Sandrine Maugy is French and has lived in Bitterne Park since 1997. A botanical and textile artist as well as a writer, her first book, Colours of Nature, was published in 2013, and she's published more than 60 articles for Artists & Illustrators magazine. She teaches at West Dean College and also runs an arts and crafts club for children. She's passionate about colours, painting, fabrics and gardens, growing many of her subjects and borrowing others from friends’ gardens. She lives in Manor Farm Road with husband Richard and their pet rabbit Queen Penelope AFK.
The Qs & the As
What's your link with Bitterne Park?
I moved to Bitterne Park in 1997 and I have been living in the same house ever since. My husband Richard was born in Hillside Avenue, but we lived in St Denys for a while. He sometimes jokes that his crossing the river was as big a thing as my crossing the sea to live in a different country.

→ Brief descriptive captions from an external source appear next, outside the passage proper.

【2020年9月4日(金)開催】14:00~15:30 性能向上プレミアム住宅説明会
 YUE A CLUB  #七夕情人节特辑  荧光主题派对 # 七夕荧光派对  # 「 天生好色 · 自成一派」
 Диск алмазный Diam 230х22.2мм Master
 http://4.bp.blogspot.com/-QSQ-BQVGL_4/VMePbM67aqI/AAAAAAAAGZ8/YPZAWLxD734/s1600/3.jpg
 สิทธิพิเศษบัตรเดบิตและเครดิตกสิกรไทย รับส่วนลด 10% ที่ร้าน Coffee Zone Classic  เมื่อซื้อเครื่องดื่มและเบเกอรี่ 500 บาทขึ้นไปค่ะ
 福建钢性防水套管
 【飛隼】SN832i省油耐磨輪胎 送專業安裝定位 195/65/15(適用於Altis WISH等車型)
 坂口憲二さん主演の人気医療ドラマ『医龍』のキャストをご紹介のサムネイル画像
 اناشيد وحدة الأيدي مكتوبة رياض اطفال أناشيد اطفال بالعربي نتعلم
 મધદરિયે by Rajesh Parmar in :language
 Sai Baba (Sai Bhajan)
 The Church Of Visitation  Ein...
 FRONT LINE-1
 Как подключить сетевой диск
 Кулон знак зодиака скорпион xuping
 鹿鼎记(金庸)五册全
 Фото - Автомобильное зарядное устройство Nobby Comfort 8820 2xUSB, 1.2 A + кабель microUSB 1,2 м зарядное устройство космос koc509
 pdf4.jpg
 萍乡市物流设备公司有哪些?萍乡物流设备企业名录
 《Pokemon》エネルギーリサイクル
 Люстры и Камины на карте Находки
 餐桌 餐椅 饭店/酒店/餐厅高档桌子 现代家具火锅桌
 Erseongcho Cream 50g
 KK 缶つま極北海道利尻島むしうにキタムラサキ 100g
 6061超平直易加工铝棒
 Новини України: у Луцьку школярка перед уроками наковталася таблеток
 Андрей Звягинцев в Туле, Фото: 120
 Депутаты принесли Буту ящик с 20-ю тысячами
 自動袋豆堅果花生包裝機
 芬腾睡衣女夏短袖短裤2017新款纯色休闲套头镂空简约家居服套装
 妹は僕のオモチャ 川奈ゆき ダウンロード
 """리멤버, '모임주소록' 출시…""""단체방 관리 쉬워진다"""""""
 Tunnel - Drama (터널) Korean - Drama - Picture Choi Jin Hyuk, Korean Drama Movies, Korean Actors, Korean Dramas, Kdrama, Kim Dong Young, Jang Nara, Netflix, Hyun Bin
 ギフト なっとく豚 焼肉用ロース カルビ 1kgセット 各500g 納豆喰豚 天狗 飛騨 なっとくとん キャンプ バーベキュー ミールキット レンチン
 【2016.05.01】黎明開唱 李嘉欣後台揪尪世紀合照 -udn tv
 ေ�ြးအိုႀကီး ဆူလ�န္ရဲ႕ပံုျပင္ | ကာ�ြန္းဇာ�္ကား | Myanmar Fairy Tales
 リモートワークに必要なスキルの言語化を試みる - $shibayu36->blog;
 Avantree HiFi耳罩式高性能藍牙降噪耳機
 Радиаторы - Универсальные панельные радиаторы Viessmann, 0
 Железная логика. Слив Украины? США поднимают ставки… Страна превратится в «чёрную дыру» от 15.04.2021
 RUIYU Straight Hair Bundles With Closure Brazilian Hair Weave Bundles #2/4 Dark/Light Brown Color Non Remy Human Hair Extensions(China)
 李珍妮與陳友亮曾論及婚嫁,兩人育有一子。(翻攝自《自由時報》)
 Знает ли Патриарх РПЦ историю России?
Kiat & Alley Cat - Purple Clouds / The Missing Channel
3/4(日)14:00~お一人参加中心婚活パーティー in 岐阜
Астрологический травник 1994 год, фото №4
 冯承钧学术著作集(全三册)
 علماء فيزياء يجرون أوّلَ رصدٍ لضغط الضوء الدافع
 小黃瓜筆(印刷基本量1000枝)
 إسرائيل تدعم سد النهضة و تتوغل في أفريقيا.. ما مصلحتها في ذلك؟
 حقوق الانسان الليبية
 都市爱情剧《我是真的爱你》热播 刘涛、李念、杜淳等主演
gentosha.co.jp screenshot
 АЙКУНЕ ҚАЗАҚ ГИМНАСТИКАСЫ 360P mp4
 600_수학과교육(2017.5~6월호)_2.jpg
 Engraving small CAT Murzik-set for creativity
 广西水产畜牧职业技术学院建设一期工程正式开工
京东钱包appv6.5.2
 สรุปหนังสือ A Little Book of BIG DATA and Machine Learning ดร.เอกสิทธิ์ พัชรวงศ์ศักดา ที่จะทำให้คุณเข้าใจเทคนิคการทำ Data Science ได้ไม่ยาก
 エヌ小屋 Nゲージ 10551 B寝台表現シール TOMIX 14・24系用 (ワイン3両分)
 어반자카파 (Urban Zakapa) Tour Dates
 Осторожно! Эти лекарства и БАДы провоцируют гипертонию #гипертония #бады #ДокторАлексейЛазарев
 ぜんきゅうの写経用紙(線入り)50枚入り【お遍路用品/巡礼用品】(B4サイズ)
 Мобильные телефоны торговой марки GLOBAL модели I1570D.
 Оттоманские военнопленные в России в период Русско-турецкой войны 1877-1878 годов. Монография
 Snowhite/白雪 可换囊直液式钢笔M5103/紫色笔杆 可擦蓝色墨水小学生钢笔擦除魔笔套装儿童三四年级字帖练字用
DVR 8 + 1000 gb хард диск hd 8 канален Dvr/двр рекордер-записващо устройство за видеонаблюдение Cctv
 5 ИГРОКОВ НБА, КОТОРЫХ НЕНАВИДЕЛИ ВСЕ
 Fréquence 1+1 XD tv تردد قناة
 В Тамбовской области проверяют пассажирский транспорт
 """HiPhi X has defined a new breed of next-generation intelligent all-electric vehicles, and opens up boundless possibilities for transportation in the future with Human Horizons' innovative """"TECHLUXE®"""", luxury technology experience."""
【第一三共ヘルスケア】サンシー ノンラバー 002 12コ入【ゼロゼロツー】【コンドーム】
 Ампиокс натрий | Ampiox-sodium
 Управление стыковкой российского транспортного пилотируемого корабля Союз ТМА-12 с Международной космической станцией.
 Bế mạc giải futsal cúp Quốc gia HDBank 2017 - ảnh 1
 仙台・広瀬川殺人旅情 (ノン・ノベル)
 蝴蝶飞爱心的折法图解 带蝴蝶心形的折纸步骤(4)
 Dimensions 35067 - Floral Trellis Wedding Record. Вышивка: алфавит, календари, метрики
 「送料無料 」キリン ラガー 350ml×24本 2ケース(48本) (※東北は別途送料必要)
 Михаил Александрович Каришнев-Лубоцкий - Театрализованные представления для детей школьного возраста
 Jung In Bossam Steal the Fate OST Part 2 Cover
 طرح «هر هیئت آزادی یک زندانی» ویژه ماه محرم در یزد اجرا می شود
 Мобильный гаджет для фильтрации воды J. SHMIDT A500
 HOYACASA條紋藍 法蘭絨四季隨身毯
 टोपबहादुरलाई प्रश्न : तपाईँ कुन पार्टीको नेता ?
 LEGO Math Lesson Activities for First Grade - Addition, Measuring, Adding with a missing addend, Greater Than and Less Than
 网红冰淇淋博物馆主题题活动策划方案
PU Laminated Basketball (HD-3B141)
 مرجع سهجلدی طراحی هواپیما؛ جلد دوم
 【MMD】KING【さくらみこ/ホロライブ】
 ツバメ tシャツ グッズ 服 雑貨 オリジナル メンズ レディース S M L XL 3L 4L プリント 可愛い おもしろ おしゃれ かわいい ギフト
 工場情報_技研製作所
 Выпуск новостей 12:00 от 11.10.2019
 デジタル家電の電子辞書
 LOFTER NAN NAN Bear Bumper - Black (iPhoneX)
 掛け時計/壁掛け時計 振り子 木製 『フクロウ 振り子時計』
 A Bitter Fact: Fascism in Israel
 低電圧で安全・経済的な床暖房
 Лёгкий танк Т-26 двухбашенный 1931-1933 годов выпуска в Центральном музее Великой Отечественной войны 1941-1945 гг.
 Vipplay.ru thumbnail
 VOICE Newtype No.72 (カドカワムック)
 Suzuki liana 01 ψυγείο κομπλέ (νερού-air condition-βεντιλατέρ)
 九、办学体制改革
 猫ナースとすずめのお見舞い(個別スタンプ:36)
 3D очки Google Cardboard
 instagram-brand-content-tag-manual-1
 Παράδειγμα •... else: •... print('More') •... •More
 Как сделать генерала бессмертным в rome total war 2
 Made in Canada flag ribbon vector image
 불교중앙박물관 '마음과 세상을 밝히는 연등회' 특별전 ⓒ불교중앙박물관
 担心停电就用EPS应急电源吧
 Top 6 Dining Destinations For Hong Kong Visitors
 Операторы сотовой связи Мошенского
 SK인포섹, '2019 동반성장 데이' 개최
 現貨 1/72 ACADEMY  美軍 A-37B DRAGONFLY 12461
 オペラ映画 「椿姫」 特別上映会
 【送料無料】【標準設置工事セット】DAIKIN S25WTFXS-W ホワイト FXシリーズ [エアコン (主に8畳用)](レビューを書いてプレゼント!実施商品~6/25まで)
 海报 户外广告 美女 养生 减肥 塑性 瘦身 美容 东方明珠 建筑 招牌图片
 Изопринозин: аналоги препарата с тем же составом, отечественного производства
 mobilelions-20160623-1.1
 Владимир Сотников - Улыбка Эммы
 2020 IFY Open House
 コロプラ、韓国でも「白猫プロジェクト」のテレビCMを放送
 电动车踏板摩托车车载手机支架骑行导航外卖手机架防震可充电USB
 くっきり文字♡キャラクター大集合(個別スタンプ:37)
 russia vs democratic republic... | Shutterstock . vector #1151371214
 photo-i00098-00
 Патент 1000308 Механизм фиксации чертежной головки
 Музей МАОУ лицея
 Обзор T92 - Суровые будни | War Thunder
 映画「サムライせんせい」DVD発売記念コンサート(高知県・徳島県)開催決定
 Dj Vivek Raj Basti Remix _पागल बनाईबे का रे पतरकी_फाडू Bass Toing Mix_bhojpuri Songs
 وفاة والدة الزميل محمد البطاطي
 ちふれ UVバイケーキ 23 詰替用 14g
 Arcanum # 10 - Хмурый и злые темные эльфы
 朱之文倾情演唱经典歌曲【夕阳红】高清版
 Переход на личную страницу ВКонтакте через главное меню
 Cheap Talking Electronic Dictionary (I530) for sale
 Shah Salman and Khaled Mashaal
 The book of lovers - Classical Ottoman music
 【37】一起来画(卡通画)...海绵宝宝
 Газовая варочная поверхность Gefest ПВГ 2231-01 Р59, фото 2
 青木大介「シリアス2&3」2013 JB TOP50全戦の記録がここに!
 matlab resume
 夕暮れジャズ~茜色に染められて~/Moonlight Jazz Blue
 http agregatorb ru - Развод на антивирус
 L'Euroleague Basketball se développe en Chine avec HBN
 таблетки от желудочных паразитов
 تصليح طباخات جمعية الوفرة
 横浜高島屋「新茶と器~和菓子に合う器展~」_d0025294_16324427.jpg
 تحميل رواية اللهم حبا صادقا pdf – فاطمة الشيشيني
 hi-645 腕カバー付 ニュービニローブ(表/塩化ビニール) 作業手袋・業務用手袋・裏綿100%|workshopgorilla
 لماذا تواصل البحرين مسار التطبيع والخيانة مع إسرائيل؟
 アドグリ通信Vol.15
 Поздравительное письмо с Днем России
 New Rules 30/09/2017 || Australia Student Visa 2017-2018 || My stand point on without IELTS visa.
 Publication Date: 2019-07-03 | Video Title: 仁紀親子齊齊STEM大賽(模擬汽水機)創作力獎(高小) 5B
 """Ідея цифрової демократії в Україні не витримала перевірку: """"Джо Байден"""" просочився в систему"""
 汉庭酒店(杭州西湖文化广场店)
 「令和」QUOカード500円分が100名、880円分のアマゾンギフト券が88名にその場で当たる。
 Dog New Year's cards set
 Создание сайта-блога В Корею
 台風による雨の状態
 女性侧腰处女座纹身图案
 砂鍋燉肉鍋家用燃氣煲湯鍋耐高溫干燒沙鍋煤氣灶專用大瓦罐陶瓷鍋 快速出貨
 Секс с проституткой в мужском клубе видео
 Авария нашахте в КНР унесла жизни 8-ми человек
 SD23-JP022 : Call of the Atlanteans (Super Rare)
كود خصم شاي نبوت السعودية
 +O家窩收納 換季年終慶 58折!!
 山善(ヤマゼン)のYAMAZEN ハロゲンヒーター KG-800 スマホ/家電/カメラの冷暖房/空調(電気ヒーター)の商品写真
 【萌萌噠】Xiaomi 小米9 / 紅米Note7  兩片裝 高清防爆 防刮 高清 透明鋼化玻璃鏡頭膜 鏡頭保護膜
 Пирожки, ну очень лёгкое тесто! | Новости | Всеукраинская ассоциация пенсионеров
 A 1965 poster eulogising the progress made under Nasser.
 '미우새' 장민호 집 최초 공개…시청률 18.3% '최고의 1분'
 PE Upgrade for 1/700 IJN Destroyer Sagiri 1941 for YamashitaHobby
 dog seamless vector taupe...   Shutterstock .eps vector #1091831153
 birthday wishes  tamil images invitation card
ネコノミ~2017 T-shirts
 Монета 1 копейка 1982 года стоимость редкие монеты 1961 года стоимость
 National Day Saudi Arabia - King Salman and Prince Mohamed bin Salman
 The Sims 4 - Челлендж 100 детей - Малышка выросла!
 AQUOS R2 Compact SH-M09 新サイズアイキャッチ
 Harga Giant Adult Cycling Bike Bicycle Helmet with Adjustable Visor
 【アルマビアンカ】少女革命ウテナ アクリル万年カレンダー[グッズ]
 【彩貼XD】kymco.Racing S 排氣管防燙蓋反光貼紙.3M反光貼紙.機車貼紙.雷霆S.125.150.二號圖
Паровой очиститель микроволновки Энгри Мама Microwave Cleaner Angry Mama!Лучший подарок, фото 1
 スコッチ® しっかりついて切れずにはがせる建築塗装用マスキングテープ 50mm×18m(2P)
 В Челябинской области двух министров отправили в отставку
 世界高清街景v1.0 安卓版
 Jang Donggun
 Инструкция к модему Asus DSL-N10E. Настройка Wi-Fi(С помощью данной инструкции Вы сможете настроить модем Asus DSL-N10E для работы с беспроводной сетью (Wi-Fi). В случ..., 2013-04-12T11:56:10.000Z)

What’s your earliest memory of the area?
Walking around Manor Farm Road at about 1am before buying the house, to check how noisy it was in the middle of the night. It was really quiet so on the way back we sat on a bench by the river and decided to make an offer.
Richard asked: “You realise that means we’re only eating pasta for the next 15 years?” I just said: “I love pasta…” and that was it: we moved in four weeks later.
How could the area be better?
Without the planes. It’s really pretty around there; we could turn the airport into a park and rabbit sanctuary.
Tell us something we probably didn’t know already about Bitterne Park
Some people are planning to turn the airport into a park and rabbit sanctuary.
What’s good – or not so good – about the wider city?
I love Bitterne Park but not so much Southampton. The city centre lacks personality. I prefer high streets with smaller shops rather than huge shopping centres from which you can never see the sky. Also, it is such a shame to live by the sea without having a beachfront… And we STILL don’t have an ice rink.
What’s your passion in life?
Plants, colour, light… There are so many natural things on this planet that are just there and can be taken for granted.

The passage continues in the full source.